— Чикен! — звякнул Алексей Петрович, возжаждав мази Эйдофеи, и почти беззвучно, чтобы не спугнуть отару
Китаец, лязгая зубами, бился с тестом успешнее поневоле геройствующего Геракла: ежемгновенно отсекались головы, и длинношееи туловища, виясь в кровавом потоке, обрушивались с прозрачной вилки, тотчас спиралевидно устремлявшейся вослед новому клубку. А вправо, где косоворотка столь же вдохновенно, как недавно печатаньем, занялась расчленением курятины, — лучше и вовсе не глядеть! И Алексей Петрович короновал себя наушниками: молниеносно акустический занавес отделил его от существ, сделавши их терпимыми, точно наделёнными препаратами Гриффитс… Гриффина (в память какого Осириса, на веки вечные окрестил я невидимку «Гриффитсом»?!); врата толерантности, с истинно трезенским узором, распахнулись в сутолоке тулуз-лотрекова свисто-канканства и напрочь избавили Алексея Петровича от человечьего присутствия, пролезавшего, всё-таки, в поле зрения любопытствующими блюдами первого класса, и для того ощипывающими занавесочных чаек.
В питье чётко различался дух болгарского перца, — волосики ноздрей Алексея Петровича воспрянули было тревожно, но улеглись (куш, Цербер!): заокеанская землица антиподов своей лимонной экзотичностью смягчила горечь вина, воспламенившего тотчас взбухшие десны, в горле, однако, став приятней. Его бы, — только истинной пробкой закупоренного! — согреть! Бездельные пальцы молниеносно сплелись вкруг стаканных боков: «Так вечно буду я отдавать мой наидрагоценнейший жар, последние градусы тепла во имя доведения до единственного приемлемого вкусового уровня всего, что вступает в соприкосновение с моею плотью! К какому Господу причащаюсь я беспрестанно?! Отец ммммой!.. я совсем позабыл его лицо… нет, не то чтобы «позабыл» (ибо тут предполагается закодированная закордонность юдольной доли), а скорее — «запамятовал», сокрыл от щупалец души при явном попустительстве Мнемозины. На песке минувшего, вкупе с лупоглазой пеной, осел лишь надтреснутый у ключиц телефонный бас, неумело завлекающий, как растяпа-охотник — джунглиевого киллера, привязавши к лиане козла верёвкой, чья толщина — оскорбление проницательности хищника; и не раз задавался я вопросом: а что ежели некий дьявольски прозорливый детектив перенял приблизительные интонации в Бозе почившего отца, дабы, заманивши меня в Америку, заточить там за все мои прегрешения перед человечьими-то законами? Но, несмотря на унаследованную подозрительность, лечу я вот к новому континенту, подчиняясь бестелесному зову».

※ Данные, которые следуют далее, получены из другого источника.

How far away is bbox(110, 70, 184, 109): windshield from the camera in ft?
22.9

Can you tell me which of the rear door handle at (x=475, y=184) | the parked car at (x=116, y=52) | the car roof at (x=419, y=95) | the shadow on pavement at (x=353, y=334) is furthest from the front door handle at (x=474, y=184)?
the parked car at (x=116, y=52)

На экране губернатор некогда изъятой у России колонии, с неимоверно развитой тевтонско-челюстной мускулатурой, славно растёртый провансальским маслом (даром будущего Людовика XVIII!), орудовал бок о бок с блестяще блефующим эфебом колоссальной фехтовальной принадлежностью, истребляя вандалов средь калифорнийских флоры, люда и верблюдов. Алексей Петрович переключил канал, раз, другой, третий (кувыркались через бычьи хребты великовозрастные памплоновые пионеры; окрест Биука молодцы крушили виноградники, чьи молочные щепы уносились стремниной; вождь Элефантинова Берега жал кисть единоплеменному альбиносу), четвёртый и, морща, как Балда ужищем, ознобовый прибой над поверхностью дельтовидной мышцы, захрустел, налегая на неё особенно зубами мудрости, ломкой костью крыла. Карликовый «боинг», повиснувши на пунктире, связывающем Париж с озером Понтиакидов, трясся на кромке Опаловой Косы — над самым ла-маншевым Треножником — не решаясь, однако, низринуться на Британию, вкруг коей, если довериться программистам авиакомпании, воды чернелись вороней ртути; а севернее, ближе к Исландии, мерцал уж и вовсе незнакомый остров, изобретённый, видно, переутомлением излишне логического правого мозгового полушария низкооплачиваемого интеллигента. Перегрев агрегата!